**CONSIGNA**
En el hilo del foro sobre el reclamo a Edesur, enumera todas las cantidades que llevan signo de pesos o una unidad eléctrica, en el orden en que aparecen.

═════ DOCUMENTO

# Como debo hacer reclamo a Edesur



## kurt (Ene 19, 2013)

Que tal gente del foro

Bueno les comento el problema: resulta que hace unos meses atras una factura de edesur vino con un consumo muy bajo, la pagamos alrededor de $30 mas o menos, a la semana siguiente vino personal de mantenimiento de edesur diciendo que  el medidor se habia averiado y cambiaron el medidor, pusieron uno electronico el que tiene un led rojo y contador electromecanico, desde ese momento la factura de luz empezo a venir una bestialidad, la ultima que pague fue de alrededor $560 noviembre-diciembre (2012).
Hicimos un reclamo en edesur, pero nos dijeron que el medidor marca correcto, y que seguro hay algun desperfecto dentro de la casa. 
Hice lo siguiente en el pilar, o sea viene los cables de la calle hacia el medidor, despues tengo un disyuntor y termica, en la termica solo deje conectada una lampara incandescente de 100W al cabo de UNA HORA, en el medidor deberia marcarme una variacion de 0,1Kw, PERO ME MARCA 0,2Kw ¿PUEDE SER QUE EL MEDIDOR QUE PUSIERON ESTE MAL CALIBRADO O MAL ECHA LA INSTALACION?

══════════
═════ DATOS PROPORCIONADOS

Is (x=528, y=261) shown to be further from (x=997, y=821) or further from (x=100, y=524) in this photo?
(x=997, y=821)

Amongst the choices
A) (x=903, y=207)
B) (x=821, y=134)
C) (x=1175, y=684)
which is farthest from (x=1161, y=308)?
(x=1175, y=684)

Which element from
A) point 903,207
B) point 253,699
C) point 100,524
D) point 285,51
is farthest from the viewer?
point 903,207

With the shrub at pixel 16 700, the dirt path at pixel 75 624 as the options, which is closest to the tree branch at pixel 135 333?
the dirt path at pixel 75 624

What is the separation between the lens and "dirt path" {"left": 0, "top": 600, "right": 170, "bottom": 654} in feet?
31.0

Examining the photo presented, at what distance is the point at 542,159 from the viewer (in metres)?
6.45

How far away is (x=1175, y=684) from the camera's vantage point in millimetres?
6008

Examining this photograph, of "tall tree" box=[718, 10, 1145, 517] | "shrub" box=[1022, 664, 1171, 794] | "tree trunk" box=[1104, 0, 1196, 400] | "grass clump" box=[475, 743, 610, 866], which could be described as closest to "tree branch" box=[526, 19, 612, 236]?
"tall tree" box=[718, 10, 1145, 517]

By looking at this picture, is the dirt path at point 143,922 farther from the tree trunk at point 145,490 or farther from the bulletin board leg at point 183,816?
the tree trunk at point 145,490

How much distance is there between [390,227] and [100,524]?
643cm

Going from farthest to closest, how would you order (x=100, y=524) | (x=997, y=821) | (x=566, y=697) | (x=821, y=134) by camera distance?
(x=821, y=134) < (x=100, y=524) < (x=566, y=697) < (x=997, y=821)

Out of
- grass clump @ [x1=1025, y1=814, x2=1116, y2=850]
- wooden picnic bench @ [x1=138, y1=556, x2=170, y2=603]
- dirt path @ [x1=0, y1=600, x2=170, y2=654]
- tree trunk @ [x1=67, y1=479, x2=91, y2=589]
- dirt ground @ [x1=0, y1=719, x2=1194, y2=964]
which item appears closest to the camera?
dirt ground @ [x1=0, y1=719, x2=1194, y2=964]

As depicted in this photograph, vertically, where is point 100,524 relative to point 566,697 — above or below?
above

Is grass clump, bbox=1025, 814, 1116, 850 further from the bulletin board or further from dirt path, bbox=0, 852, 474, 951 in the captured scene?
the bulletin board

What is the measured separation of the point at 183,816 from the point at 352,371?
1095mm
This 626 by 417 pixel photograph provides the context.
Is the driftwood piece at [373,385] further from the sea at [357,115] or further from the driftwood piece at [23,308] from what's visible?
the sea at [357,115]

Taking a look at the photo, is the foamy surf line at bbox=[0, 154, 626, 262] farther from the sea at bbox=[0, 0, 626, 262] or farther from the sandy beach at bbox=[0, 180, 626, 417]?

══════════

**RESPUESTA**
$30
$560
100W
0,1Kw
0,2Kw